【質問者】
吉村浩太郎 自治医科大学形成外科教授
【2学会が合併し日本フットケア・足病医学会が設立された】
糖尿病性足病変や重症下肢虚血により,世界で20秒に1本の下肢が切断されると推計されています。下肢を切断から救う医療を下肢救済(Limb salvage)と呼び,その基礎となるのがフットケアです。切断のリスクを有する患者は糖尿病や末梢動脈疾患をはじめとした様々な問題を抱えており,その対処にあたっては全身の管理,血行再建,血管内治療,創傷ケア,潰瘍治療,感染症コントロールなどが包括的に要求されます。
チーム医療によるフットケアの正しい知識の啓発・普及をめざして,2003年に日本フットケア学会が設立されました。この学会は一線病院の実地医家・看護師が中心となり予防を重視する傾向にありました。その後,筆者を含め形成外科医,血管外科医など治療を専門とする職種や大学病院スタッフも加わって包括性が向上していきました。

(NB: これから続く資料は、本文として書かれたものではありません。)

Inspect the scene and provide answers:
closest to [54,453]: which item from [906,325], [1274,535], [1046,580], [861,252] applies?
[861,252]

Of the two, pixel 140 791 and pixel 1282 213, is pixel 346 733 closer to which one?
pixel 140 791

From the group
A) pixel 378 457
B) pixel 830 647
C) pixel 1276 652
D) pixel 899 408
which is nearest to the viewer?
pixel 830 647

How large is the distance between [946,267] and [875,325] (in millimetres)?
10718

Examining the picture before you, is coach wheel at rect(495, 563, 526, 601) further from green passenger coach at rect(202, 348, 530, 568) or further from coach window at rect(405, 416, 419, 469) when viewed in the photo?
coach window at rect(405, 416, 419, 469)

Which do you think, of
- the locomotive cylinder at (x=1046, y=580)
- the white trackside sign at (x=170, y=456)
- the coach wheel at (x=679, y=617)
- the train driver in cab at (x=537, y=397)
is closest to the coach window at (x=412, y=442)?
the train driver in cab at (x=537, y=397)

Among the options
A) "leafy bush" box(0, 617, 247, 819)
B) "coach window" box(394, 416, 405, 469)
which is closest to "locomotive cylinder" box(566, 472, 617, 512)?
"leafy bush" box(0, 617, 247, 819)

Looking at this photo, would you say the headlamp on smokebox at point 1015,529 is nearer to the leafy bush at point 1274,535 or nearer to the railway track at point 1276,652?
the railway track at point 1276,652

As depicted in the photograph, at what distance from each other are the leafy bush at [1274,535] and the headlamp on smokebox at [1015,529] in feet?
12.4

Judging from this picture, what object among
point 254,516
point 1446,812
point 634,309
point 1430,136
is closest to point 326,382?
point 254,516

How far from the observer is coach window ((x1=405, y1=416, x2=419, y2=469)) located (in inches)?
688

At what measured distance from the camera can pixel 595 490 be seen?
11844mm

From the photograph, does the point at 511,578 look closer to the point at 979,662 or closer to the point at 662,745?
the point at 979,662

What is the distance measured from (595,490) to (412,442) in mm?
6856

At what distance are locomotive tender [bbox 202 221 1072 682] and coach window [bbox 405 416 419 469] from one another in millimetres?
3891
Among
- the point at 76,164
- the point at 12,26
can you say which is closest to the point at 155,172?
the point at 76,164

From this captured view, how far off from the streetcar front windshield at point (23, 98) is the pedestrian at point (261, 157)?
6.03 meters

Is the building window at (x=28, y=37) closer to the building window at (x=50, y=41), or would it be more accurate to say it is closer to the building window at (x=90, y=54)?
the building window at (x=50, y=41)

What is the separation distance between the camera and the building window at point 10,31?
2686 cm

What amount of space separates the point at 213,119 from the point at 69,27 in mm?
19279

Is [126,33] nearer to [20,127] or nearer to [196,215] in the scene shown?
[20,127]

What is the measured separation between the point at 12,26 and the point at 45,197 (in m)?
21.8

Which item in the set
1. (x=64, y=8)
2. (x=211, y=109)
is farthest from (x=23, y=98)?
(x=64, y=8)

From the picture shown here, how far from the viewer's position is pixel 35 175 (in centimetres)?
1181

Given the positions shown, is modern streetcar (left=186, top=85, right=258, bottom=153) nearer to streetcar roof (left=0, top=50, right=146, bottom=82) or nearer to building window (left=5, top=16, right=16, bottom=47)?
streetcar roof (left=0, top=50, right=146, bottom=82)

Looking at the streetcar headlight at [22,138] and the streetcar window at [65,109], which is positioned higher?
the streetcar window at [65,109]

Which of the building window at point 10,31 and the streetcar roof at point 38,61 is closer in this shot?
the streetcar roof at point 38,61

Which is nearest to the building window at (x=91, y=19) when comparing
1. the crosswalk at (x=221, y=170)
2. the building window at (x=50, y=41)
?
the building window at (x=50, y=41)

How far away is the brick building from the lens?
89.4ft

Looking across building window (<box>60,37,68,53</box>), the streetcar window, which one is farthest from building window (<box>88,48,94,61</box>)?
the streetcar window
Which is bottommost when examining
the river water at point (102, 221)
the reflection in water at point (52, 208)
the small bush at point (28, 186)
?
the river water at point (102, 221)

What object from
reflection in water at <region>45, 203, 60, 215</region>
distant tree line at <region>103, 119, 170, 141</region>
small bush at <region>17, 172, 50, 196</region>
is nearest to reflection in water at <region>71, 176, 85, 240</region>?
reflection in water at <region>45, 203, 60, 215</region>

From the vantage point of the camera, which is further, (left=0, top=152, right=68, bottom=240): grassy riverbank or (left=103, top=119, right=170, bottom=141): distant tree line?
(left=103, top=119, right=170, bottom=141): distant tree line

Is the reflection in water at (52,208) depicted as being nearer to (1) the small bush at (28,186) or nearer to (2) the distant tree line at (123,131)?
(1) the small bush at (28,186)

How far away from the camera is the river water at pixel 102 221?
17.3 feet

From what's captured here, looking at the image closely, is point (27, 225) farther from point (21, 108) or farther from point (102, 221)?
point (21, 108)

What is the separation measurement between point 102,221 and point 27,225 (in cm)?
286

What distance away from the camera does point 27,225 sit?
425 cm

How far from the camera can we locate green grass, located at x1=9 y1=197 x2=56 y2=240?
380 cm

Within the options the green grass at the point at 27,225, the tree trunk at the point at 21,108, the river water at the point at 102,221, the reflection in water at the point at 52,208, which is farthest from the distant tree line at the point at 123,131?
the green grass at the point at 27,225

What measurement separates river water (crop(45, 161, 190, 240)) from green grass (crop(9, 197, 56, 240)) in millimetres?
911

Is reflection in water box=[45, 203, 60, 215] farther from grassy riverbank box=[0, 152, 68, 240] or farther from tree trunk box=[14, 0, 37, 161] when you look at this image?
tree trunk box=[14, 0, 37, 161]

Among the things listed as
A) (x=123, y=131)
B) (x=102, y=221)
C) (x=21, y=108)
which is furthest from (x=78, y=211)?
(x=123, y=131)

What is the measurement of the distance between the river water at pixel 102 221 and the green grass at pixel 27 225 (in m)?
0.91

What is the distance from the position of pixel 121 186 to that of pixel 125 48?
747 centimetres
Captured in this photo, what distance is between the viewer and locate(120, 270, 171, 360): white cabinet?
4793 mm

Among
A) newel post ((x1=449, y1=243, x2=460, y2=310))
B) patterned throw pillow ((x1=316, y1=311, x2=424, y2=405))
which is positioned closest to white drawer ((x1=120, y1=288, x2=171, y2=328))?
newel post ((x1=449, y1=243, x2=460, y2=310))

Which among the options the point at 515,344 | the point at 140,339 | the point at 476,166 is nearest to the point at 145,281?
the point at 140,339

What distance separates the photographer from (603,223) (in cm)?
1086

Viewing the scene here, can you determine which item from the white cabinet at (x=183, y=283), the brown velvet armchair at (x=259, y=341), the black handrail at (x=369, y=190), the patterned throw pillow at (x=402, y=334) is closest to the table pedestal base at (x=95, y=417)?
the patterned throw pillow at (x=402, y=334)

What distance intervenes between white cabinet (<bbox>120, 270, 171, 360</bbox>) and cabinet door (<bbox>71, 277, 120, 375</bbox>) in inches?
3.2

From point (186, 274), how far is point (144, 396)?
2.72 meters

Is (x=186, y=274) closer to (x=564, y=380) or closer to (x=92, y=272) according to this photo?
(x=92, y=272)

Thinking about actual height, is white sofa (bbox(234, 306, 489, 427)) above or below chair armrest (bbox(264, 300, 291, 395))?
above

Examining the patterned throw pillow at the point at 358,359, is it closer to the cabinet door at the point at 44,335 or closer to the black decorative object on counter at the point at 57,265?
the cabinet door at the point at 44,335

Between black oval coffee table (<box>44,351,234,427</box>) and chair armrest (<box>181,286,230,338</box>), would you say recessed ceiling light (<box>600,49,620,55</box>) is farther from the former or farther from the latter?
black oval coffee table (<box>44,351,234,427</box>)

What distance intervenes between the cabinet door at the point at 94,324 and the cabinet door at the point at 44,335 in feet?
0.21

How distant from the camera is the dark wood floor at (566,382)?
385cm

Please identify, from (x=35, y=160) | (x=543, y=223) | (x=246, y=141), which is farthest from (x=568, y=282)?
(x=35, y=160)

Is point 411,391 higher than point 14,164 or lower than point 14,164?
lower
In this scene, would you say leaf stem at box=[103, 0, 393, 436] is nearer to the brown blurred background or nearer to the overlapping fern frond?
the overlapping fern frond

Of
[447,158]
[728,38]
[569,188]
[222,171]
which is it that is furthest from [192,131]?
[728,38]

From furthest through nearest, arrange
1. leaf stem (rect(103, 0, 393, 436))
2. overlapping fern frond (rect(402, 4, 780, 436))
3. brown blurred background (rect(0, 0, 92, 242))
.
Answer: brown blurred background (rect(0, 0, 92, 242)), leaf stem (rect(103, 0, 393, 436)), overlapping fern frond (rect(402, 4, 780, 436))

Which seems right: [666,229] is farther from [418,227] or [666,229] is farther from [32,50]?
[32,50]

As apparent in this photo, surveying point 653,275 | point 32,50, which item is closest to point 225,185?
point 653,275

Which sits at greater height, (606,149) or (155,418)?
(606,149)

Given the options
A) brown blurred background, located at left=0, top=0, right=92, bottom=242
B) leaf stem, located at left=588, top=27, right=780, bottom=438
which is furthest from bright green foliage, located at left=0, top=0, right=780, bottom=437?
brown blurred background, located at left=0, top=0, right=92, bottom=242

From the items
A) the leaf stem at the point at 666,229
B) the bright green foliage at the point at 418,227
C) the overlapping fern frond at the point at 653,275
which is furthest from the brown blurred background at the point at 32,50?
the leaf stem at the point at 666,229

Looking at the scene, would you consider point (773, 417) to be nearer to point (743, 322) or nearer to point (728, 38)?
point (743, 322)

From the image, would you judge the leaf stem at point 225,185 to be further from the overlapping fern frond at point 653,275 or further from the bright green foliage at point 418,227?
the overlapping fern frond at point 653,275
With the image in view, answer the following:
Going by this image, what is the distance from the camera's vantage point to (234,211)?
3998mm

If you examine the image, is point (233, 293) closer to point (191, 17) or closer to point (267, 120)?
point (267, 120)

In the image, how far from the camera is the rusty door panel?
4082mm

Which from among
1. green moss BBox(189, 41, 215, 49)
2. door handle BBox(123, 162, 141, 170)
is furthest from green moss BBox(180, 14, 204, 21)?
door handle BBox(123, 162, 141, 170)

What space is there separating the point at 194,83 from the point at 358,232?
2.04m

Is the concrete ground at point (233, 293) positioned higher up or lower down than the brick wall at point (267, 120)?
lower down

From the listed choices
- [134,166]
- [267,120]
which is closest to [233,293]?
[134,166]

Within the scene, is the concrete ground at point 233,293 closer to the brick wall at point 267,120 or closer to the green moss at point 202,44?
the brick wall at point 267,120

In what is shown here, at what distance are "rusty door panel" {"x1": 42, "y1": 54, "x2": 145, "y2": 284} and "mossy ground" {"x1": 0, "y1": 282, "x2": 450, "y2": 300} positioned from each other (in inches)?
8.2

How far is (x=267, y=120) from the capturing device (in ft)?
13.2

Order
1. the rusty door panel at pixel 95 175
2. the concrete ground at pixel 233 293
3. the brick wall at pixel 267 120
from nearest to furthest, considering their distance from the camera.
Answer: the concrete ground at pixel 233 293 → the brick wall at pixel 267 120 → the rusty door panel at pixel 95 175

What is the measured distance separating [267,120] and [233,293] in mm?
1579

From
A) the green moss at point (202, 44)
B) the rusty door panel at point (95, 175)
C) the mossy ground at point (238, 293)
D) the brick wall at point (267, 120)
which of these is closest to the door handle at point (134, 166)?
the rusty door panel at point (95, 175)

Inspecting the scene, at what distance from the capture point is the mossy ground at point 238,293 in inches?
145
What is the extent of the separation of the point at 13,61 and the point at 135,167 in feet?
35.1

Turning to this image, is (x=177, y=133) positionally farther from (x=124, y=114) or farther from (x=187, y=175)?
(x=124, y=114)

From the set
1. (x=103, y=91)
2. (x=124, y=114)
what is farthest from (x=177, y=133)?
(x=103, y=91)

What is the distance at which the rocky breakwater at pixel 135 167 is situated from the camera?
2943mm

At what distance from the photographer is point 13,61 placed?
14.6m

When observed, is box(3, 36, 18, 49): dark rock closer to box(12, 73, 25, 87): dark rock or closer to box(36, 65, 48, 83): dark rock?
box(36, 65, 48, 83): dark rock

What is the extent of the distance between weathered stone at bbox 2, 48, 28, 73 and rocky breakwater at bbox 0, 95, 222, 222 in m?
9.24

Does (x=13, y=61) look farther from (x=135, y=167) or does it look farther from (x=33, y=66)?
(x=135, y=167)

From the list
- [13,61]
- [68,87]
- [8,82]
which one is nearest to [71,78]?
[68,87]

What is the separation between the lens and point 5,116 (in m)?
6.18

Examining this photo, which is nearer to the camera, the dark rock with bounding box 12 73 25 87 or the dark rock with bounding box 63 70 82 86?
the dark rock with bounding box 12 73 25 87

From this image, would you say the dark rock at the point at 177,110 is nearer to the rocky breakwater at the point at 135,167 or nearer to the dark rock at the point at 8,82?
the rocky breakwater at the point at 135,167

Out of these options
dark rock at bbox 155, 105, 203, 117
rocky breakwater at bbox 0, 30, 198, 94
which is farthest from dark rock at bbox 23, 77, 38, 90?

一方,2012年にわが国で初めて世界創傷治癒学会(World Union of Wound Healing Societies)の開催が決定したとき,主に形成外科領域で受け皿となるhosting societyを決める必要が生じました。日本フットケア学会をその1つにあてる活動がされましたが,外形基準の整備などの折り合いがつかず,別途2009年に日本下肢救済・足病学会が設立されました。こちらは大学病院などの医師が中心となり,どちらかと言えば治療を重視していました。